### Excerpt to read

== Segment start ==

[sf-perl] Fwd: [IP] Stanford EE CS Colloq] Computer Architecture is Back * 4:15PM, Wed Jan 31, 2007 in Gates B01

Rich Morin rdm at cfcl.com
Fri Jan 26 07:56:42 PST 2007


 Begin forwarded message:

 From: allison at stanford.edu
 Date: January 26, 2007 10:11:36 AM EST
 Subject: [EE CS Colloq] Computer Architecture is Back * 4:15PM, Wed
 Jan 31, 2007 in Gates B01
 Reply-To: ee380 at shasta.stanford.edu

               Stanford EE Computer Systems Colloquium
                   4:15PM, Wednesday, Jan 31, 2007
          HP Auditorium, Gates Computer Science Building B01
                     http://ee380.stanford.edu[1]

 Topic:    Computer Architecture is Back
            The Berkeley View of the Parallel Computing Research
 Landscape

 Speaker:  Dave Patterson
            EECS, UC Berkeley

 About the talk:

 The sequential processor era is now officially over, as the IT
 industry has bet its future on multiple processors per chip. The
 new trend is doubling the number of cores per chip every two
 years instead the regular doubling of uniprocessor performance.
 This shift toward increasing parallelism is not a triumphant
 stride forward based on breakthroughs in novel software and
 architectures for parallelism; instead, this plunge into
 parallelism is actually a retreat from even greater challenges
 that thwart efficient silicon implementation of traditional
 uniprocessor architectures.

 A diverse group of University of California at Berkeley
 researchers from many backgrounds -- circuit design, computer
 architecture, massively parallel computing, computer-aided
 design, embedded hardware and software, programming languages,
 compilers, scientific programming, and numerical analysis -- met
 for nearly two years to discuss parallelism from these many
 angles. This talk and a technical report are the result. (See
 view.eecs.berkeley.edu)

 We concluded that sneaking up on the problem of parallelism the
 way industry is planning is likely to fail, and we desperately
 need a new solution for parallel hardware and software. Here are
 some of our recommendations:

    * The overarching goal should be to make it easy to write programs
      that execute efficiently on highly parallel computing systems

    * The target should be 1000s of cores per chip, as these chips are
      built from processing elements that are the most efficient in
      MIPS (Million Instructions per Second) per watt, MIPS per area of
      silicon, and MIPS per development dollar.

    * Instead of traditional benchmarks, use 13 Dwarfs to design and
      evaluate parallel programming models and architectures. (A dwarf
      is an algorithmic method that captures a pattern of computation
      and communication.)

    * Autotuners should play a larger role than conventional compilers
      in translating parallel programs.

    * To maximize programmer productivity, future programming models
      must be more human-centric than the conventional focus on
      hardware or applications or formalisms.

    * Traditional operating systems will be deconstructed and operating
      system functionality will be orchestrated using libraries and
      virtual machines.

    * To explore the design space rapidly, use system emulators based
      on Field Programmable Gate Arrays that are highly scalable, low
      cost, and flexible. (see ramp.eecs.berkeley.edu)

== Segment end ==

Can you repeat the talk announcement from "The sequential processor" to "of uniprocessor performance.", swapping "sequential" for "single-core"? Rely only on the talk announcement.

### Available data
== Segment start ==

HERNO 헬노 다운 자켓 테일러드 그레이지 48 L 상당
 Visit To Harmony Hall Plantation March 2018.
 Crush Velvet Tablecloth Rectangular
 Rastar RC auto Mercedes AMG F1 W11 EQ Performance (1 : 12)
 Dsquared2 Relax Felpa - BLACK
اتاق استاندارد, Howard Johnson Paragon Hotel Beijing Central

== Segment end ==

### Expected answer
The single-core processor era is now officially over, as the IT
 industry has bet its future on multiple processors per chip. The
 new trend is doubling the number of cores per chip every two
 years instead the regular doubling of uniprocessor performance.